TUNIS, Tunisia (BP)—When 26-year-old college grad Mohamed Bouazizi lit himself on fire Jan. 4 to protest his narrow slate of future options, he sparked a revolutionary blaze that toppled Tunisia’s government.
It marked a first for the Arab world — a longtime leader brought down by a populist movement. The crescendo of tens of thousands of educated middle-class Tunisians marching on the capital city of Tunis eventually pushed the nation’s authoritarian president, Zine el-Abidine Ben Ali, to flee the country Jan 14.
Now international observers are questioning if the fire of revolution in the North African nation will spread to other Arab countries. Christians, meanwhile, are considering how the situation could affect believers in the region.
Much depends on how and when the dust settles on the political crisis still raging in Tunisia, analysts say.
“The outlook for Christians in Tunisia is a matter for prayer,” said Malcolm B. Yarnell III, associate professor of systematic theology and director of the Center for Theological Research at Southwestern Baptist Theological Seminary in Fort Worth, Texas.
Although Islam is Tunisia’s state religion, the nation has a history of religious tolerance, Yarnell said.
“There is cause both for hope and concern, especially with regard to religious liberty and the right to evangelize,” he said. “Tunisia is blessed with a relatively well-educated population and has some exposure to the religiously tolerant society of secular Europe, primarily because it is a popular tourist destination for Europeans. The Tunisian constitution guarantees religious liberty and conversion is legal.”
But proselytizing is prohibited, and the president must be Muslim, Yarnell said. “Moreover, there is an Islamist party in the opposition,” he added. But “its appeal to the general populace may be limited.”
Yarnell urged Christians to pray for their brothers and sisters in Tunisia, who make up a tiny percentage of the population. “It is my hope that Tunisia will retain its established religious tolerance and indeed improve upon it,” he said.
As the political fray continues there, a few copycats in Egypt, Algeria and Mauritania have attempted to pull the trigger on their own revolutions, but with no apparent success.
A wave of revolutions similar to Tunisia is “unlikely,” according to Scott Peterson of the Christian Science Monitor.
“While Tunisia was one of the most effective police states in a region of authoritarian and undemocratic rulers, it also boasts many characteristics that do not apply elsewhere,” Peterson wrote. “Tunisia has a strong, educated, and modern middle class — those young men and women who were on the streets and the front lines in Tunis — which nations like Algeria, Egypt and Yemen don’t have.”
Some analysts predict the likelihood of further revolutions in the Arab world will decrease even more if the situation in Tunisia continues much longer without resolution — or ends undesirably for the opposition.
Even so, political reforms could spread widely as a result of Tunisia’s revolt, Peterson predicted.

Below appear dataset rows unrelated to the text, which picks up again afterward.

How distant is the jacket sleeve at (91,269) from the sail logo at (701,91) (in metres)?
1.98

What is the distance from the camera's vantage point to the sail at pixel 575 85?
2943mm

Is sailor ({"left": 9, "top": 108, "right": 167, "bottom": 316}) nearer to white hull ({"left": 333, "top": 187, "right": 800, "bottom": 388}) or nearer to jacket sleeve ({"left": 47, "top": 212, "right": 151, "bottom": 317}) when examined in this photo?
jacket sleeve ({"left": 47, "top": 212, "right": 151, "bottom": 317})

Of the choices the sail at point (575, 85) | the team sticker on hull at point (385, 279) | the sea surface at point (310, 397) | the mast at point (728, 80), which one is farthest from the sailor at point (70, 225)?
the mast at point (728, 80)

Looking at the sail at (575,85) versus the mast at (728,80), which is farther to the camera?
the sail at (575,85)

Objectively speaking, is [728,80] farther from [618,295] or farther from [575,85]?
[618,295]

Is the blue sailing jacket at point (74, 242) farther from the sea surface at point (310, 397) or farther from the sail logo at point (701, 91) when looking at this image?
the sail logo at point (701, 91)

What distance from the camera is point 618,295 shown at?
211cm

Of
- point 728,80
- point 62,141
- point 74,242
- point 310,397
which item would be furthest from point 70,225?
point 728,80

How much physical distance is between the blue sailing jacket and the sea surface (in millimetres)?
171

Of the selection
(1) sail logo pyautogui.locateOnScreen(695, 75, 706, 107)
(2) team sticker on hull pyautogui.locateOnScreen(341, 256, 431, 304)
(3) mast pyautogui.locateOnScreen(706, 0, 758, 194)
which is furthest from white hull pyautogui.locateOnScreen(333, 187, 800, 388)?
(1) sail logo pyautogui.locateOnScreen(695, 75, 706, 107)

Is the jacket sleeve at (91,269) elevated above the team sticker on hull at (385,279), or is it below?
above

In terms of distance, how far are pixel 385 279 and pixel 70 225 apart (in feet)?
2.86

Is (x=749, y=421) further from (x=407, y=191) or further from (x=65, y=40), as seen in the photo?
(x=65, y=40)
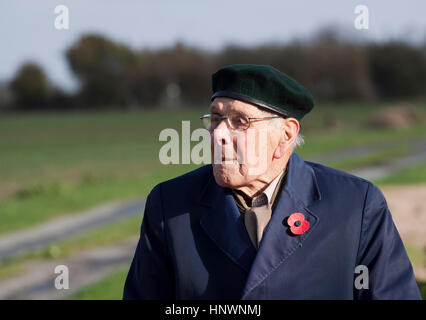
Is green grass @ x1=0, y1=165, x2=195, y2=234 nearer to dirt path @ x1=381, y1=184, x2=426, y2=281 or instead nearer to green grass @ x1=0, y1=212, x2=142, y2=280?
green grass @ x1=0, y1=212, x2=142, y2=280

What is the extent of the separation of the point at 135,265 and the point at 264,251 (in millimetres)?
566

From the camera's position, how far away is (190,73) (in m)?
67.6

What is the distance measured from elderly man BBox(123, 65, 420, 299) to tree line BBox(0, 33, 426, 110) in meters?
62.3

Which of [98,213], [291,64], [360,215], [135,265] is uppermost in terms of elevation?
[291,64]

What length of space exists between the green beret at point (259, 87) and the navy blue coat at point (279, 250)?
334 mm

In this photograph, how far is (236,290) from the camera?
2.37 meters

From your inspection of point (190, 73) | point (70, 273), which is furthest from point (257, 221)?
point (190, 73)

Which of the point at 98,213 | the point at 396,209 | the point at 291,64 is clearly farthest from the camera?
the point at 291,64

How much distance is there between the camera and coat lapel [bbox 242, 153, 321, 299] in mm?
2330

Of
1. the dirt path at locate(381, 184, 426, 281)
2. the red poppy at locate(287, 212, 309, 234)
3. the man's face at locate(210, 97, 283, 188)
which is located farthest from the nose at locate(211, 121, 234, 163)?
the dirt path at locate(381, 184, 426, 281)

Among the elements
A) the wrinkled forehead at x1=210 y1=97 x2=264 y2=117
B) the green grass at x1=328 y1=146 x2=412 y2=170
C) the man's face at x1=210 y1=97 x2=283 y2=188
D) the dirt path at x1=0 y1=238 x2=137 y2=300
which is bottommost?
the dirt path at x1=0 y1=238 x2=137 y2=300

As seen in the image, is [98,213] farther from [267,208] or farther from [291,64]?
[291,64]

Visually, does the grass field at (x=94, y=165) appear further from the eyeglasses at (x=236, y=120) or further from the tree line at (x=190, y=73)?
the tree line at (x=190, y=73)
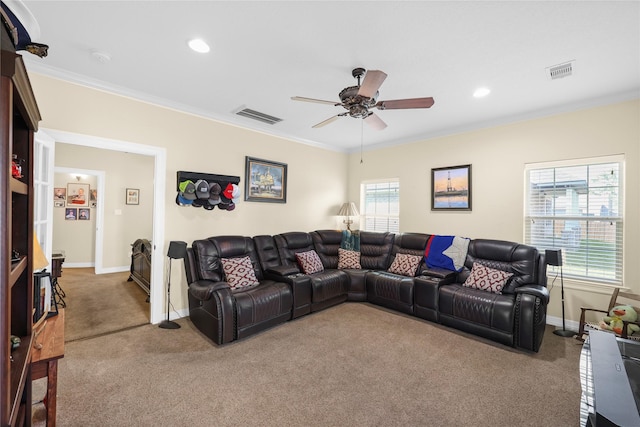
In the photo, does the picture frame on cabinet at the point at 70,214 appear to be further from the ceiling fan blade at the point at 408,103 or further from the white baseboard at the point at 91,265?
the ceiling fan blade at the point at 408,103

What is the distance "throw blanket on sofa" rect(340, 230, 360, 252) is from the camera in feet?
16.9

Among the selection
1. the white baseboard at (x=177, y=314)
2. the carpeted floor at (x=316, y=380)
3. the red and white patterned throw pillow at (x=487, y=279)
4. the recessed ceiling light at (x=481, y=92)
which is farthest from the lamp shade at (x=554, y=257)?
the white baseboard at (x=177, y=314)

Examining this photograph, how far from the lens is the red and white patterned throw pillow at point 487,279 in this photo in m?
3.55

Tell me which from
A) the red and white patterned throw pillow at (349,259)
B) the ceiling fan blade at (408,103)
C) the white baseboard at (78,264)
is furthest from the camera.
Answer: the white baseboard at (78,264)

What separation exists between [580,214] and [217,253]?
459cm

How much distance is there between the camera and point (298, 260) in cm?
450

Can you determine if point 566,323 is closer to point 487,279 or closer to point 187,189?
point 487,279

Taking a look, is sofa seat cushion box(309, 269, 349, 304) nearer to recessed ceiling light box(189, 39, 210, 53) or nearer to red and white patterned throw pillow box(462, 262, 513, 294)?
red and white patterned throw pillow box(462, 262, 513, 294)

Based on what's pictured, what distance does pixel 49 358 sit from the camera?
4.86ft

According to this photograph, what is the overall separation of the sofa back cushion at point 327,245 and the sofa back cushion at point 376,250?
45 centimetres

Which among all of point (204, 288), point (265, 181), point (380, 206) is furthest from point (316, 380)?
point (380, 206)

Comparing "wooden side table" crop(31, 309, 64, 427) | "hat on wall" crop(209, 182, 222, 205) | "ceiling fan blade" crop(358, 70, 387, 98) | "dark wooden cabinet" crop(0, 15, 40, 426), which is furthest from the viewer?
"hat on wall" crop(209, 182, 222, 205)

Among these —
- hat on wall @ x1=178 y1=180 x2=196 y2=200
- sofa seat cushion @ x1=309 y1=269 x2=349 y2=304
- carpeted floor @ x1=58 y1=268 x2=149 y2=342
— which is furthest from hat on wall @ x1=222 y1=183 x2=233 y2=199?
carpeted floor @ x1=58 y1=268 x2=149 y2=342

Fawaz Gerges, the director of the Middle East Center at the London School of Economics, agrees, according to the Monitor.

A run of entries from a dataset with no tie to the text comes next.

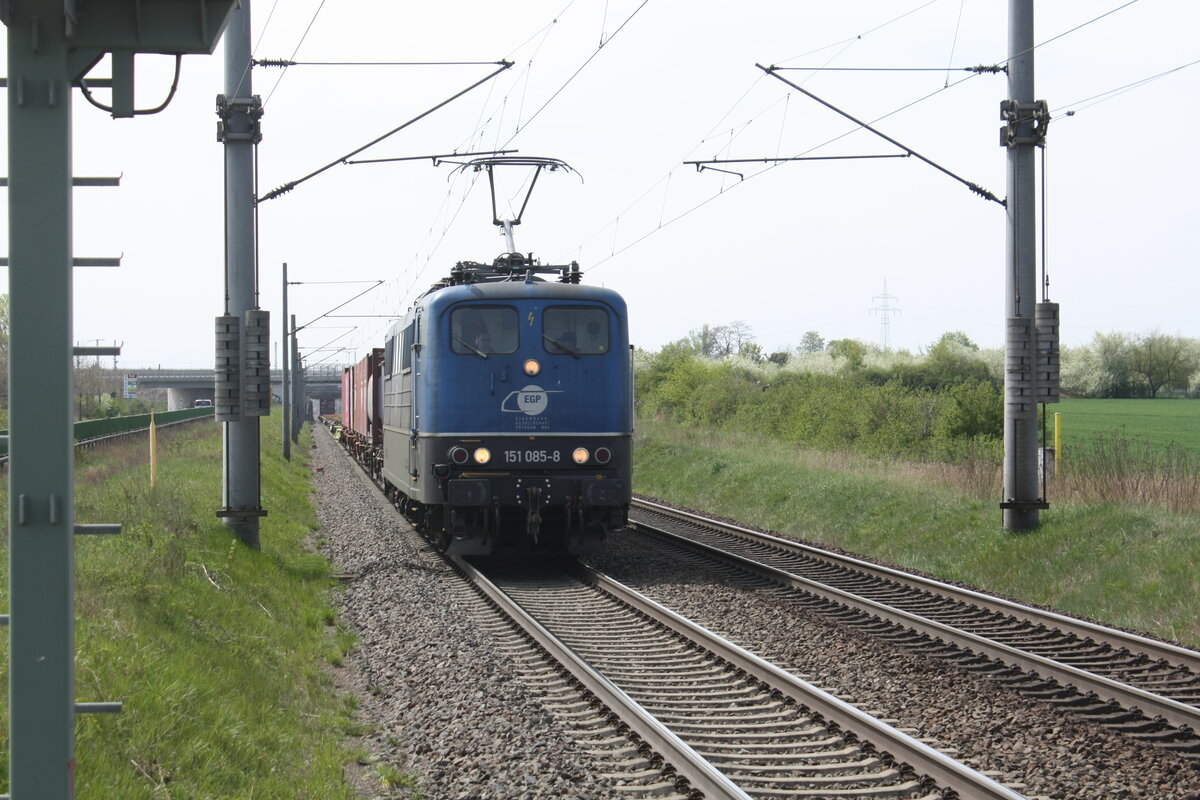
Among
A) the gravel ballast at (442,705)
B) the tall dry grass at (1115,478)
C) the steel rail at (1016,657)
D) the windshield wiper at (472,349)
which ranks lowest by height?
the gravel ballast at (442,705)

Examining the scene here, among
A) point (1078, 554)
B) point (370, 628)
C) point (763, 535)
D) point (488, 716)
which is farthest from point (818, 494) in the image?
point (488, 716)

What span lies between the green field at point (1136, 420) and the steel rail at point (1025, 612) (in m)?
17.3

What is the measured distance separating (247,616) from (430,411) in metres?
3.79

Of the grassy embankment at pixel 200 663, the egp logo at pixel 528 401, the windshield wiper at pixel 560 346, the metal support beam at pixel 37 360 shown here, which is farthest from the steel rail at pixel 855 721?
the metal support beam at pixel 37 360

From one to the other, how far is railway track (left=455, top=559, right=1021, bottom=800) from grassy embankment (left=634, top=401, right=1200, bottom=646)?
4.35 meters

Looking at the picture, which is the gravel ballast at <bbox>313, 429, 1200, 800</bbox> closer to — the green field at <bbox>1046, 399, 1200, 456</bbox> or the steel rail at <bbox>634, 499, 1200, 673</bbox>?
the steel rail at <bbox>634, 499, 1200, 673</bbox>

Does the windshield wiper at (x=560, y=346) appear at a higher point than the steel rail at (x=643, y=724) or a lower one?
higher

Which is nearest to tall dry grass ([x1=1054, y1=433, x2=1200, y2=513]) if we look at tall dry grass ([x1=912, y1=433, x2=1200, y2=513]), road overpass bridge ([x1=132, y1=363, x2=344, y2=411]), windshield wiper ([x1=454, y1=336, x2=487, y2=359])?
tall dry grass ([x1=912, y1=433, x2=1200, y2=513])

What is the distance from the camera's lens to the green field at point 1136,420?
3369cm

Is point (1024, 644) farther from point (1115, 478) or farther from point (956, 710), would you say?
point (1115, 478)

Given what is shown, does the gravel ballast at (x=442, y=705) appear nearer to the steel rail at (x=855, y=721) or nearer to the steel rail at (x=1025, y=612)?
the steel rail at (x=855, y=721)

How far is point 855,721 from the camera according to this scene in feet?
21.1

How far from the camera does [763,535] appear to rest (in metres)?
16.1

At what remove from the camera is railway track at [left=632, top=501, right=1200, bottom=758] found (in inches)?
275
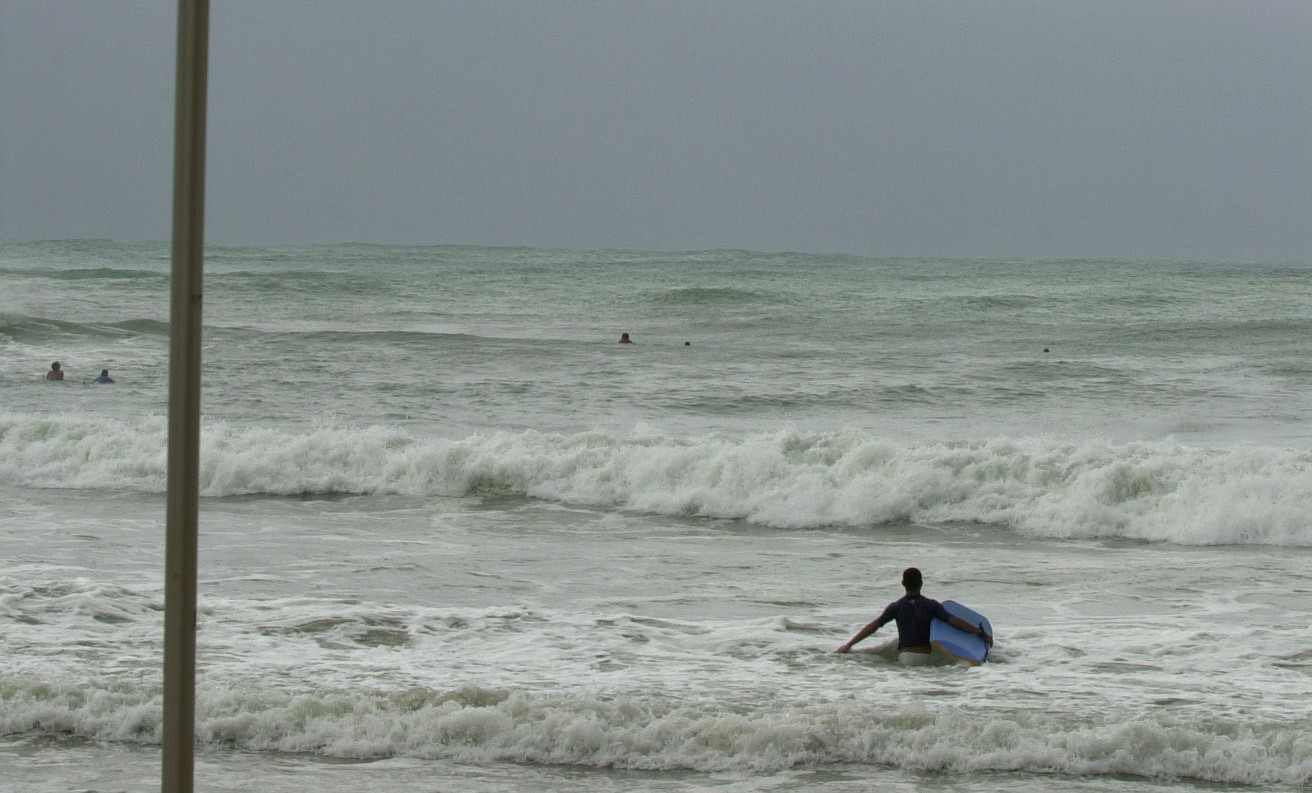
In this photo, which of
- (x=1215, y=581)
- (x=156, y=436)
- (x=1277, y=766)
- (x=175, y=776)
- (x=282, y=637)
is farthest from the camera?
(x=156, y=436)

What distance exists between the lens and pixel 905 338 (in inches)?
1326

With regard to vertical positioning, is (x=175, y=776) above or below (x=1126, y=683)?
above

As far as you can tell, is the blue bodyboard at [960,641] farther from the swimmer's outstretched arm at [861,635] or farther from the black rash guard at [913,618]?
the swimmer's outstretched arm at [861,635]

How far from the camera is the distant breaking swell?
14.7 meters

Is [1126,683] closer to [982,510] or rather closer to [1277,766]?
[1277,766]

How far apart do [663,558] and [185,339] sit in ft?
34.5

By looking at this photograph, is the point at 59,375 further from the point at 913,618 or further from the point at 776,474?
the point at 913,618

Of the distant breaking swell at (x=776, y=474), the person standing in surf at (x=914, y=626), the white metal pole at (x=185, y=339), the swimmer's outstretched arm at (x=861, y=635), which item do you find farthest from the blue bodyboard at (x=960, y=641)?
the white metal pole at (x=185, y=339)

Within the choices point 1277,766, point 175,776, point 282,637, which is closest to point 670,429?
point 282,637

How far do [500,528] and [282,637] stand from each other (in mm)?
5376

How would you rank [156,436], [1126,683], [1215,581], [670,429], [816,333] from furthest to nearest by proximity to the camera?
[816,333] → [670,429] → [156,436] → [1215,581] → [1126,683]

“[W]e might witness now a qualitatively different type of Arab politics [because] the social uprising in Tunisia has sent shockwaves through the veins of Arab rulers…. This is a very unique moment in modern Arab history,” Gerges said. “What has distinguished contemporary Arab politics in the last 50 years is political apathy and fear. [Tunisia] has shattered the myth, the claim that Arabs will not dare to rise up against tormentors, against their dictators.”

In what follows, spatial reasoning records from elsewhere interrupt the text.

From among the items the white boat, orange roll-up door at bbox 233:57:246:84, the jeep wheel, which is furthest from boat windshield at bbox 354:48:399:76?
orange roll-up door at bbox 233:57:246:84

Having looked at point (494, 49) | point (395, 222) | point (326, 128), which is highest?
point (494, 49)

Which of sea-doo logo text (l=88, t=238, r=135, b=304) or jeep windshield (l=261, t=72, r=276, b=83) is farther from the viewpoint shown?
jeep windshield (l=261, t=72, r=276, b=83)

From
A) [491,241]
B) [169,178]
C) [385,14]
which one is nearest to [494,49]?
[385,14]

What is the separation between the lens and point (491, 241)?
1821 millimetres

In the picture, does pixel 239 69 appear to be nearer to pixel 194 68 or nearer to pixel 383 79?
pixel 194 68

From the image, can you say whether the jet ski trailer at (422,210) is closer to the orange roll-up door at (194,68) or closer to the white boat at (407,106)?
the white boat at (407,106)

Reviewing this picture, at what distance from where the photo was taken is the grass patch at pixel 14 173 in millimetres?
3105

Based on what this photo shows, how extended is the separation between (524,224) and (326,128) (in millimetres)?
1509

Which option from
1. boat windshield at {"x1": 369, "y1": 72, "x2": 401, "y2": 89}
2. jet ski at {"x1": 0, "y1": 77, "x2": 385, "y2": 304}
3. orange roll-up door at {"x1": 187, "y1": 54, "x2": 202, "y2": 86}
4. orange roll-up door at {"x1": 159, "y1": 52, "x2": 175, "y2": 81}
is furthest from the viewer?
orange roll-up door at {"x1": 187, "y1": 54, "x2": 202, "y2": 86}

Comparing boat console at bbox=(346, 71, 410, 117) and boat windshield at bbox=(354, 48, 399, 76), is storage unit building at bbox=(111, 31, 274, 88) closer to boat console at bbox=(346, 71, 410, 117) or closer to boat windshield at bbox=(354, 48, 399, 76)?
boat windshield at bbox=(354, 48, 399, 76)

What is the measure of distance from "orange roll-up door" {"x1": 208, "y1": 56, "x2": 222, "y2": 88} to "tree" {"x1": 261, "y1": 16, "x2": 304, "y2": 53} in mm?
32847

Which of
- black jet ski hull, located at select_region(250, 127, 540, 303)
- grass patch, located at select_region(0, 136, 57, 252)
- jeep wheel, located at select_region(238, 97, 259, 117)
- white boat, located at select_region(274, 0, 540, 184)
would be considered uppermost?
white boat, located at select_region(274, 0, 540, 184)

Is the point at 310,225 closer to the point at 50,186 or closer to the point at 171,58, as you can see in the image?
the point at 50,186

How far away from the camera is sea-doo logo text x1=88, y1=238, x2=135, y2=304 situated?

As the revolt continues to play out in Tunisia, Southern Baptist workers serving in the area are asking Christians to pray for the nation, its leaders and its people.
They ask prayer:
— for continued protection of believers in Tunisia.
— that schools, supermarkets and public transportation will be able to function normally again.
— for opportunities to share about the security people can have in Jesus Christ.
— for safety and protection for the approximately 10 million people protecting their houses and property from looting and unrest.
— for stability and quick transition of government.
— for unrest and violence to come to a stop.
— that wisdom and the good of the people will be the order of the day for those in power.
Ava Thomas is an International Misson Board writer/editor based in Europe.